◆ **Teks yang Diberikan**
• Berita Hari Ini
  • Warta
  • Historia
  • Rupa
  • Arena
  • Pariwara
  • Citra
Kaltim Kece
  • RUPA
  • RISALAH
  • Menyoal “Pelantikan” dan Peralihan Kekuasaan

RUPA

Menyoal “Pelantikan” dan Peralihan Kekuasaan

Mencerna diksi "pelantikan" dan pengukuhan suatu jabatan kepala daerah. Dalam perspektif Hukum Tata Negara, cukup kah dengan melihat konteksnya antara peralihan kekuasaan atau hanya fungsional semata?
Oleh Kiriman Pembaca
19 Oktober 2024 16:00
·
0 menit baca.
ILUSTRASI: CHE HARSENO-KALTIMKECE.ID
ILUSTRASI: CHE HARSENO-KALTIMKECE.ID

Oleh Dr. Herdiansyah Hamzah, S.H., LL.M

MASA jabatan seorang kepala daerah mulai dihitung sejak saat "pelantikan". Hal ini disebutkan secara eksplisit setidaknya dalam 2 norma hukum. Pertama, ketentuan Pasal 162 ayat (2) Undang-Undang Nomor 10 Tahun 2016 tentang Perubahan Kedua atas UU 1/2015 tentang Penetapan Peraturan Pemerintah UU 1/2014 tentang Pemilihan Gubernur, Bupati, dan Wali Kota menjadi UU Pilkada.

Disebutkan dalam UU Pilkada, bupati dan wakil bupati serta wali kota dan wakil wali kota memegang jabatan selama lima tahun terhitung sejak tanggal pelantikan, dan sesudahnya dapat dipilih kembali dalam jabatan yang sama hanya untuk 1 (satu) kali masa jabatan.

◆ **Data Masukan**

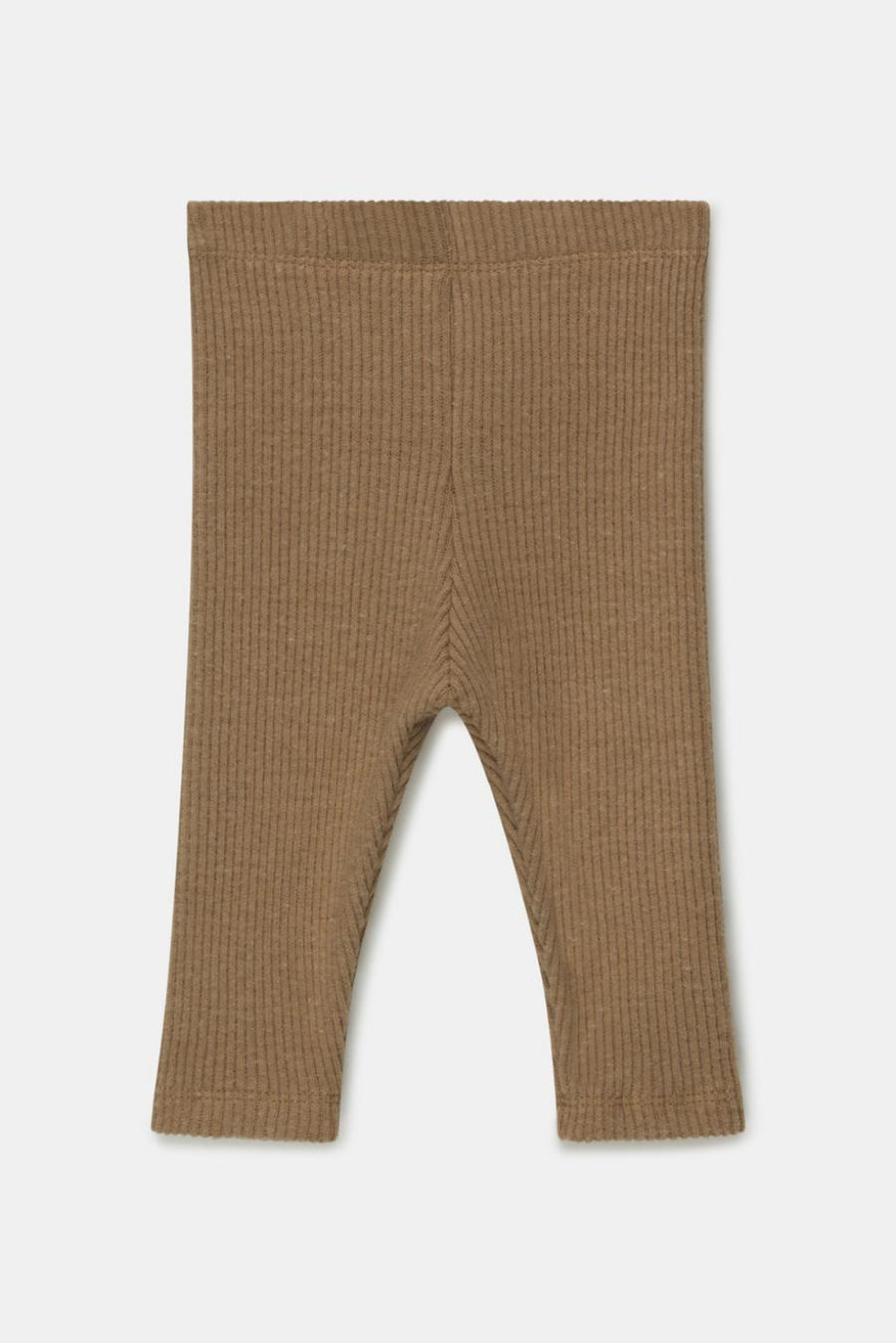 Organic rib baby leggings - Camel - 3M - Leggings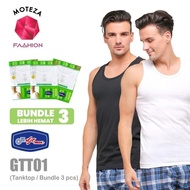 Contents 3 Pcs - Men's Tank Top Singlet Undershirt - Gt Man Gtt01 Gtt 01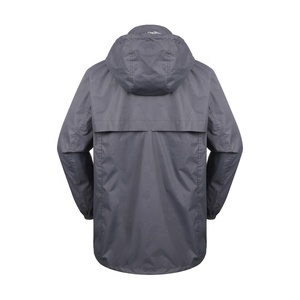 Lightweight Waterproof new stylish design logo Men Rain <b>Coat</b> breathable quick dry soft material anti wrinkle soft Men Rain <b>Coat</b> - Product Image 4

◆ **Daftar Pertanyaan**
a. Jawablah pertanyaan tentang teks yang diberikan ini, satu jawaban per baris dengan penanda yang sama:
(i) Pada tanggal berapa tulisan tersebut dimuat?
(ii) Sejak kapan masa jabatan seorang kepala daerah mulai dihitung?
(iii) Menurut UU Pilkada yang dikutip, berapa lama bupati dan wakil bupati memegang jabatan?
b. Salin secara persis bagian teks yang diberikan, mulai dari "Oleh Kiriman Pembaca" sampai dengan dan termasuk "kali masa jabatan.".
Jawablah hanya dengan berpegang pada teks yang diberikan.

◆ **Jawaban per Tugas**
a.
(i) 19 Oktober 2024.
(ii) Sejak saat pelantikan.
(iii) Lima tahun, terhitung sejak tanggal pelantikan.

b.
Oleh Kiriman Pembaca
19 Oktober 2024 16:00
·
0 menit baca.
ILUSTRASI: CHE HARSENO-KALTIMKECE.ID
ILUSTRASI: CHE HARSENO-KALTIMKECE.ID

Oleh Dr. Herdiansyah Hamzah, S.H., LL.M

MASA jabatan seorang kepala daerah mulai dihitung sejak saat "pelantikan". Hal ini disebutkan secara eksplisit setidaknya dalam 2 norma hukum. Pertama, ketentuan Pasal 162 ayat (2) Undang-Undang Nomor 10 Tahun 2016 tentang Perubahan Kedua atas UU 1/2015 tentang Penetapan Peraturan Pemerintah UU 1/2014 tentang Pemilihan Gubernur, Bupati, dan Wali Kota menjadi UU Pilkada.

Disebutkan dalam UU Pilkada, bupati dan wakil bupati serta wali kota dan wakil wali kota memegang jabatan selama lima tahun terhitung sejak tanggal pelantikan, dan sesudahnya dapat dipilih kembali dalam jabatan yang sama hanya untuk 1 (satu) kali masa jabatan.